SUPPLIED PASSAGE:

The trial itself included some memorable exchanges between the accused
and the
court, which were bravely noted down at the time and widely reported in
the
West. Perhaps the most notorious example:
JUDGE: Who
recognized you as a poet? Who enrolled you in the ranks of poets?
BRODSKY: No
one. And who enrolled me in the ranks of humanity?
JUDGE: And
did you study this?
BRODSKY: This?
JUDGE: To
become a poet. You have not tried to enter the university where they
give
instruction ... where they study ...
BRODSKY: I did not think ... I did
not
think that this was a matter of instruction.
JUDGE: What
is it then?
BRODSKY: I
think that it is ... from God."
This still
takes my breath away! God? His seriousness, sincerity is unmistakable.
No
irony, not at that time. Or was he simply at a loss for words? Did he
fall back
in defiance - although the tone here suggests confusion rather than
defiance -
on the concept of God, anathema to the atheistic state, even in its
milder
post- Stalinist form? There is a certain helplessness, as though he'd
no alternative
but to plainly state what he believed ...

DATA:
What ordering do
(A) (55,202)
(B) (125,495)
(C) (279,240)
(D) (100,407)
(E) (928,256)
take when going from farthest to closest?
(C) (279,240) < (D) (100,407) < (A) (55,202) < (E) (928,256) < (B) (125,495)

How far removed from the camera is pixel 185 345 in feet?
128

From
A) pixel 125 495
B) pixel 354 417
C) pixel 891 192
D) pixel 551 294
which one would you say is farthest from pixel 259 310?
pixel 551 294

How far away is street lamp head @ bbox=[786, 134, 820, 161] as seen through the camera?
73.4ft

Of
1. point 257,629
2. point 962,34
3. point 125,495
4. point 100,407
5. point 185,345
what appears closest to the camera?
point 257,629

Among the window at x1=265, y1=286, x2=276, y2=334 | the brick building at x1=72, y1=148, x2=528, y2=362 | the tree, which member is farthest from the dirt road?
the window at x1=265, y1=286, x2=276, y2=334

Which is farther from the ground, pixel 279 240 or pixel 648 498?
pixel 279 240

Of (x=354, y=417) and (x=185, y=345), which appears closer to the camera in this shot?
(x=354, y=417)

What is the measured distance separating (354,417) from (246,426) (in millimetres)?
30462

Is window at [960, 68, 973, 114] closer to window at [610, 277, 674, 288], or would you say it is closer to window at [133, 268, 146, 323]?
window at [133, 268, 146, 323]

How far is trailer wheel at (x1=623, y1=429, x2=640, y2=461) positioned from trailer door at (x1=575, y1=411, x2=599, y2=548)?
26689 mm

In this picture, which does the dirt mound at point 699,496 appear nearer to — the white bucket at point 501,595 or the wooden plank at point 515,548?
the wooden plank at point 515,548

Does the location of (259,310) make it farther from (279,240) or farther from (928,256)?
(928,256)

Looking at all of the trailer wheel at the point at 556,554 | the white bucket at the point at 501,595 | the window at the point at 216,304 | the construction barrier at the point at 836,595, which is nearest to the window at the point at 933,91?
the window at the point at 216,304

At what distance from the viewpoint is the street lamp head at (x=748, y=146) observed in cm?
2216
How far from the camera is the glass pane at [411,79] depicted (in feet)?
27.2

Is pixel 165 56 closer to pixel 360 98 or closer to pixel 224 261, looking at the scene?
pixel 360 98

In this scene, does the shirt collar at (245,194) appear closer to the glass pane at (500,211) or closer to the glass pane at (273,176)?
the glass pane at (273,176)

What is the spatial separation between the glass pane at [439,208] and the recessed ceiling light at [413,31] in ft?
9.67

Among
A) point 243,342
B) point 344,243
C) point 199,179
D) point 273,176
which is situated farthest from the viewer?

WRITTEN PROBLEM 1:
Write out the part of the passage above on Brodsky's trial that begins at the words "The trial itself" and stops after the words "you study this?".
WRITTEN PROBLEM 2:
Summarize the passage on Brodsky's trial in two sentences.
WRITTEN PROBLEM 3:
Using the passage on Brodsky's trial, say whether each statement agrees with it, answering yes or no and quoting the words that decide it.
(a) The exchanges at the trial were widely reported in the West.
(b) Brodsky told the judge that the university had enrolled him in the ranks of poets.
(c) The writer sees irony in Brodsky's reply about God.

WORKED ANSWER 1:
The trial itself included some memorable exchanges between the accused
and the
court, which were bravely noted down at the time and widely reported in
the
West. Perhaps the most notorious example:
JUDGE: Who
recognized you as a poet? Who enrolled you in the ranks of poets?
BRODSKY: No
one. And who enrolled me in the ranks of humanity?
JUDGE: And
did you study this?

WORKED ANSWER 2:
At Brodsky's trial, the judge asked who had enrolled him in the ranks of poets and whether he had studied to become one, and Brodsky replied that he did not think it was a matter of instruction but was from God. The writer finds this reply breathtaking and unmistakably sincere, and asks whether he was at a loss for words or fell back on the concept of God, which was anathema to the atheistic state.

WORKED ANSWER 3:
(a) Yes: "widely reported in the West"
(b) No: "No one. And who enrolled me in the ranks of humanity?"
(c) No: "No irony, not at that time."